# DOCUMENT TEXT:
═══

Post by Alexander Higgins »

Peter Wilcox wrote:Regarding the tuner holes - I used to drill two step holes, then decided there was no reason to have to do this. The post is supported by the gears inside the tuner, and by the bushing in the peg head. Unless the smaller hole is absolutely concentric and of perfect diameter, it offers no additional support and may even cause some binding. And if for any reason you have to remove the bushing, it can be a bitch to get out. So now I just drill the bushing hole diameter all the way through (from each side to avoid tear out.) As far as the correct diameter, I make it so I can just press it in about half way with heavy thumb pressure. If it's too loose I slop a little extra finish in the hole. :lol:

Beautiful job on the bass!

═══

# RECORDS SUPPLIED:
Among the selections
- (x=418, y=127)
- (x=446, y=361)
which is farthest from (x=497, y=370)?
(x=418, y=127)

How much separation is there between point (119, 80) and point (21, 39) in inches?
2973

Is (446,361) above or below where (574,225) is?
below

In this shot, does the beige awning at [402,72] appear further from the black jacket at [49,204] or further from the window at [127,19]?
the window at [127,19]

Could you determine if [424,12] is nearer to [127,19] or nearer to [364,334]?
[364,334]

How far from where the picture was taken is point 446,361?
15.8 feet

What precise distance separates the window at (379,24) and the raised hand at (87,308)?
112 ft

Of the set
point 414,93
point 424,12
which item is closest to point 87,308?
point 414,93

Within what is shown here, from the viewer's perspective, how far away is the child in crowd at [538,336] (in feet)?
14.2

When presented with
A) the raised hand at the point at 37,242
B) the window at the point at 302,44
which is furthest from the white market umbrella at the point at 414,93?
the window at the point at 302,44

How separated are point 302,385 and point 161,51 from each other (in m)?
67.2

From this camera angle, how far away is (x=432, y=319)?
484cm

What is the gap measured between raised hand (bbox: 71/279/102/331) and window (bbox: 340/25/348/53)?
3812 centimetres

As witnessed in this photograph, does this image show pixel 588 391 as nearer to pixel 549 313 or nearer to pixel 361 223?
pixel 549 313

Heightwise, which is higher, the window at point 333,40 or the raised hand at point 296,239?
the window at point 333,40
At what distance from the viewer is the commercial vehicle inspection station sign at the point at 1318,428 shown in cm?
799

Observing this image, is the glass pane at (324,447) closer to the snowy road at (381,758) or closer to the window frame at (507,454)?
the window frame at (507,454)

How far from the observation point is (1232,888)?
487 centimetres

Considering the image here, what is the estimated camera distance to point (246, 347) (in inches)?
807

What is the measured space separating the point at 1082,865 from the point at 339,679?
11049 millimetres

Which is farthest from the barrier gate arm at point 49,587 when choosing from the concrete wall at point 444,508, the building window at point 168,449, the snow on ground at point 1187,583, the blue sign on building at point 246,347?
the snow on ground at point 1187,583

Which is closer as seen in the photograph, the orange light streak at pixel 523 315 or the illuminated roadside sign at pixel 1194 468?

═══

# SET TASKS:
#1 In the forum post about tuner holes, what does the writer say supports the post?
#2 Continue the forum post about tuner holes from where it ends.

# OUTPUTS IN ORDER:
#1 The gears inside the tuner and the bushing in the peg head.

#2
Thanks! I came to the same conclusion, the smaller diameter hole on the back doesn't really serve any purpose, so I'm going to drill it out. I can't find a 13mm drill bit locally, and at this point I'd probably chip the holes using one to enlarge them, so I'll just use a 1/2" dowel with some sandpaper and sneak up on it until I get a finger press fit. For future reference, how do you get holes drilled from two sides of a headstock to line up perfectly? My method of using a small diameter drill bit to drill all the way through, and then using that small hole as a pilot of a forstner from each side was a dismal failure. Either the small drill wandered in the wood, or the forstner did. Would it be simpler to just use a piece of tightly clamped scrap maple as a backup, and just drill right through with a forstner in one shot? I'm thinking that's how I'll extend the top face 1/2" dia. hole through now.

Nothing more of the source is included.